本文抜粋:

↓↓↓

2022年上演

【2022年】舞台がとっても近くに感じた『リーディングプロジェクト』(by橋爪功)

reading-project

https://lasfloresrojas.com

日本の南のほうでは台風が上陸していた9月も半ばを過ぎた「敬老の日」に、雨が降りしきる中、橋爪功演出による朗読劇企画リーディングプロジェクトの第一弾公演を見に、草月ホールに足を運んだ。

この公演のことを知ったのは、井上芳雄が出演していたから。

彼は、かつては(いまでも?)ミュージカル界のプリンスと言われながらも、ミュージカルのみならず、ジャンルの異なるアーティストと積極的に仕事をしている印象がある。

それは本人の戦略なのか、事務所の戦略なのか、・・・実はとっても気になっている。

観客としては、もちろんWelcomeだ。

アーティストを多面的に見ることができるのだから、こんなに面白いことはない。

観劇メモ

会場や観劇をした日など。

演目名

リーディングプロジェクト

会場

草月ホール

観劇日

2022/09/19(Mon・祝)マチネ 千秋楽

舞台は2部構成

舞台は2部構成だった。

リーディングプロジェクト、というぐらいなので、1部も2部も「朗読劇」である。

第一幕「関節話法」

筒井康隆の短編小説を元にした作品だそうだ。

そもそもストーリー自体が面白かった。

朗読をするのは橋爪功だけ。

世界的なタップダンサーであるRONxIIが、「身体の関節を鳴らして会話をする」男性を、まったくセリフをしゃべらず演じる、という非常に変わった演出。

関節がポキポキなる音は、タップシューズで表現される。

男性の感情は、RONxIIの顔筋を含めた筋肉で表現される、つまり、マイムで表現される。

この演出を思いついた橋爪功は、エンターテイナーとして非凡、とてもユニーク。

また、タップダンスというのは、大きなステージでパフォーマンスされることが多いように思うので(違ってたらすいません)、こんなに近くでタップが見れる、というのも珍しい機会だと思った。

↑↑↑

データ抜粋:
↓↓↓

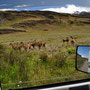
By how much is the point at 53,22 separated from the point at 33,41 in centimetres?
78

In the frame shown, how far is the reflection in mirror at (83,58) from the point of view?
1171mm

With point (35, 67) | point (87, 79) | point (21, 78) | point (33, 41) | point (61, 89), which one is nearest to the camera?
point (61, 89)

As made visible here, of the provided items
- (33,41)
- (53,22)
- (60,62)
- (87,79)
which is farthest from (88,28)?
(87,79)

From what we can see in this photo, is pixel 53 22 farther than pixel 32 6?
Yes

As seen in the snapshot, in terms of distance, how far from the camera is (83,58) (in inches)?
47.1

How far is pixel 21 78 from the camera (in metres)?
1.54

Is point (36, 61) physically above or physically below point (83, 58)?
below

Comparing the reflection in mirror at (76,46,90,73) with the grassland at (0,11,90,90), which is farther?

↑↑↑

リーディングプロジェクトの観劇記を、最後の文の後から書き継いでもらえますか？

課題の結果:
ちなみにRONxIIを見るのは初めてだったが、北野武監督の座頭市のタップシーンで踊っていた人らしい・・・

あの映画にはタップダンサーがたくさん出ていたので、もう一度見直せば、RONxIIが確認できるかな?

第二幕「船を待つ」

この作品は、橋爪功が昨年出演したNHK-FMのラジオドラマ「船を待つ」を橋爪功が再構築したものらしく、調べると、脚本の作者は「三國月々子」という方のようだ。

何とも言えない不思議なストーリーだったが、井上芳雄が老人で、橋爪功が少年、というのも面白かった。

ストーリーは、自暴自棄になって死んだ(?)青年が、現世と黄泉の国の間ぐらいの場所にたどり着き、そこで青年は老人になっていた、というところから始まる。

さらにその不思議な世界では、老人は幼少期に早世してしまった友達と会い、彼と話しているうちに、生きる理由を見つけて現世に帰っていく、というもの。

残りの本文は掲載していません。